WHAT THE EXERCISE ASKS >>
Nothing but the lines from the top of the records through the line with "AIROH CASCA AVIATOR ACE TC19" should be returned, exactly, and without pictures.

GIVEN ENTRIES >>
- Opening Delimiter -

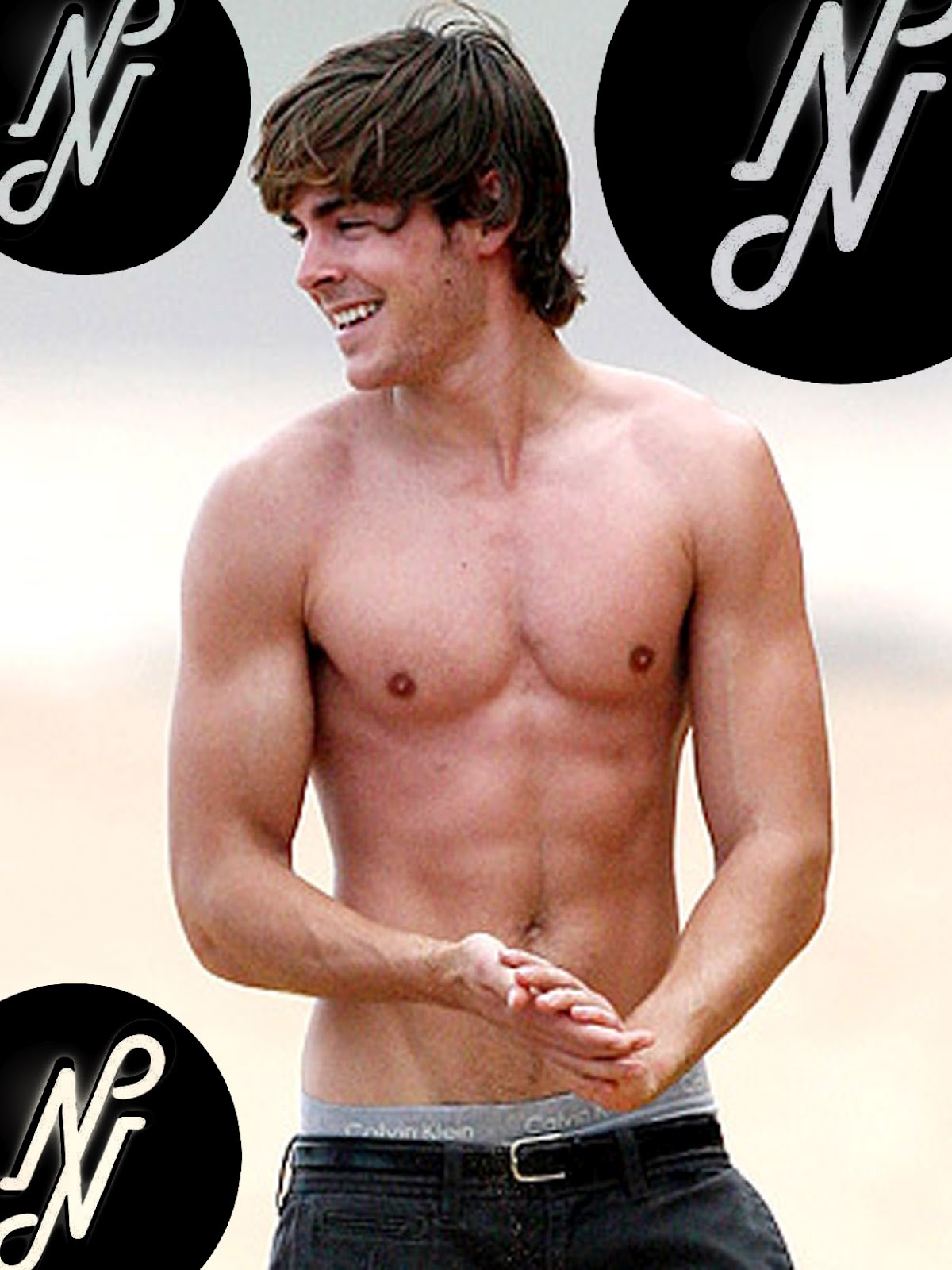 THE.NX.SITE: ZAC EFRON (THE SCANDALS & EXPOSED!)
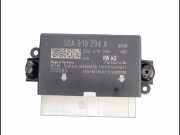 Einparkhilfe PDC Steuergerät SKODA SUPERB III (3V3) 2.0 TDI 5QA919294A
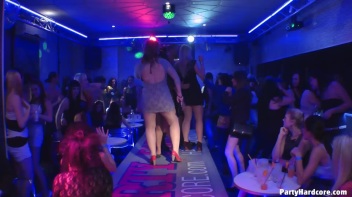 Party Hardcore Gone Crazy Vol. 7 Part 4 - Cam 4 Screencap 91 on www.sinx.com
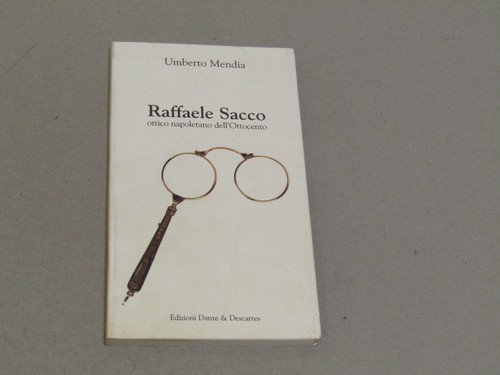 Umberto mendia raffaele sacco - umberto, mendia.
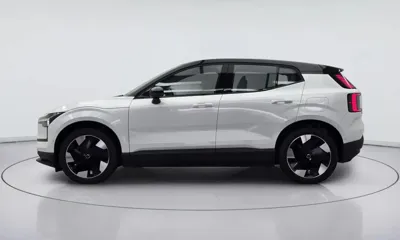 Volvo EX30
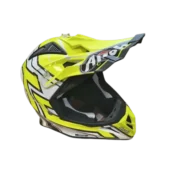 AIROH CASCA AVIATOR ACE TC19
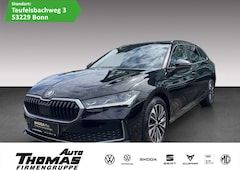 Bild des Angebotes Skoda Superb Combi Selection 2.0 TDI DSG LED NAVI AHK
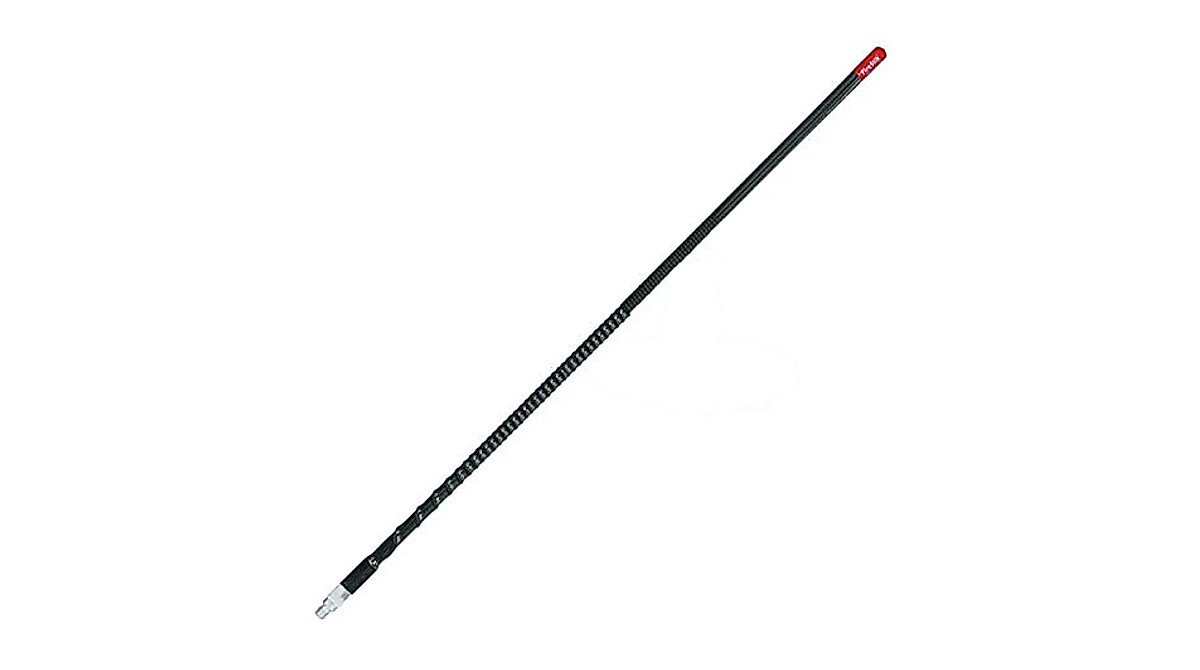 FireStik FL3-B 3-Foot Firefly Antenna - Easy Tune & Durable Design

- Closing Delimiter -

EXPECTED ANSWER >>
 THE.NX.SITE: ZAC EFRON (THE SCANDALS & EXPOSED!)
 Einparkhilfe PDC Steuergerät SKODA SUPERB III (3V3) 2.0 TDI 5QA919294A
 Party Hardcore Gone Crazy Vol. 7 Part 4 - Cam 4 Screencap 91 on www.sinx.com
 Umberto mendia raffaele sacco - umberto, mendia.
 Volvo EX30
 AIROH CASCA AVIATOR ACE TC19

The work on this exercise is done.